Although it had not featured as prominently in Rotheram’s election campaign as it had in Burnham’s, rough-sleeping became one of his ten key pledges. The pledge to tackle homelessness was linked to the government’s announcement in the autumn budget that they would  invest £28m in three Housing First pilots to support rough sleepers with the most complex needs to turn their lives around. Liverpool City Region, Greater Manchester and the West Midlands are the three metro-mayoral city-regions where the Housing First approach will be piloted.

While the above policy detail is significant in its own right, it highlights emerging political analysis. First, the arbitrary dichotomy between so-called hard and soft powers is becoming apparent. In elaborating his transport policies, Burnham links his plan to such inter-related issues as improving air quality, enhancing inclusion by improving accessibility, the location of new house building, the attraction of business investment and the accessibility of skills provision for young people and adults. While rough-sleeping is more self-contained, it links partially to homelessness and, in turn, the need to build new and affordable homes in the right places.

Both transport and rough-sleeping exemplify the joint working which is coming to characterise city-region devolution. To the extent that tackling rough-sleeping is a soft power, the metro-mayors must be active in building relationships if they are to make progress. Burnham has had to work with an array of partners – the local authorities who do have some of the responsibilities and hard powers in this area, housing providers, charities, business, the emergency services, the NHS and the public – to address this issue.

Although transport is a hard power, it is apparent that other actors intervene in the process. The members of the respective combined authority cabinets have preferences as their council districts are affected, the co-operation of the locally based private bus companies and, in the case of trains, the metro-mayors have no direct authority over the train companies. It also emerges in the public question-times held by the metro-mayors that the public have preferences which need to be accommodated. Both the so-called hard power over transport policy and the soft power over rough-sleeping reveal a policy network, although both metro-mayors are exploiting the strategic oversight which their public profile provides to promote their respective visions.

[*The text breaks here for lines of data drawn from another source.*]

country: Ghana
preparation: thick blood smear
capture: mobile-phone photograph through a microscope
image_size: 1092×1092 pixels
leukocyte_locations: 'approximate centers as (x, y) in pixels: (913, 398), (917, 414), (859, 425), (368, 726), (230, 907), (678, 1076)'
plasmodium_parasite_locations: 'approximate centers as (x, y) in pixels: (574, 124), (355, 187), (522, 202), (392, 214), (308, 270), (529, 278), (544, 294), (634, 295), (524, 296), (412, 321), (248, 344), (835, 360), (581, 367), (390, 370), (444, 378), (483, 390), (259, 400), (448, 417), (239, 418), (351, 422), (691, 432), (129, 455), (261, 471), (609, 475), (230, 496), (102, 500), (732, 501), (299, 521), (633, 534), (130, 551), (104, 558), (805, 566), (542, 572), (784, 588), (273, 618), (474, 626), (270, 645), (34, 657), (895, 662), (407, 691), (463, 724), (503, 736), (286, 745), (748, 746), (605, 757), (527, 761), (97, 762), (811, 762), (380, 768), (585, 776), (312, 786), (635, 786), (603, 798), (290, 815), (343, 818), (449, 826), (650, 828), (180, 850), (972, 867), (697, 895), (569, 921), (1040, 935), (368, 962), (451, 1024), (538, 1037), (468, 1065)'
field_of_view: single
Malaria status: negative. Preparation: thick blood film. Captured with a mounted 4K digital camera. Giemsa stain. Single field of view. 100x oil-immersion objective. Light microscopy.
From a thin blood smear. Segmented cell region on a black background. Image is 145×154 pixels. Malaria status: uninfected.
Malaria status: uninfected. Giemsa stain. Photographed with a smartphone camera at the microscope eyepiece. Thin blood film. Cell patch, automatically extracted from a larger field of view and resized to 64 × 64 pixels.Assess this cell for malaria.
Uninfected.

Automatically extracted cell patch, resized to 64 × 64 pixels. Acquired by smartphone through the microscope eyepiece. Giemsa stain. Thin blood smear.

Finally, as Labour metro-mayors both are notably affected by their political values. Their choice to focus on rough-sleeping, despite having no formal powers in this area, points to ideological preference.  Similarly, with regard to transport, they are offering not just pragmatic solutions to the problems of the transport network, but express a commitment to developing integrated transport networks in which the public interest prevails over private profit. Both are interventionist rather than market-orientated. Yet, both have to work with a Conservative central government. The centrality of the Treasury is evident as both in Greater Manchester and Liverpool City Region there is as much effort required to influence central government to obtain the required resources. Burnham noted that ‘for each person we take off the street, universal credit puts two more on’. A sober reminder that central state policy and funding priorities can jeopardise achievements at the local level regardless of metro-mayoral commitments.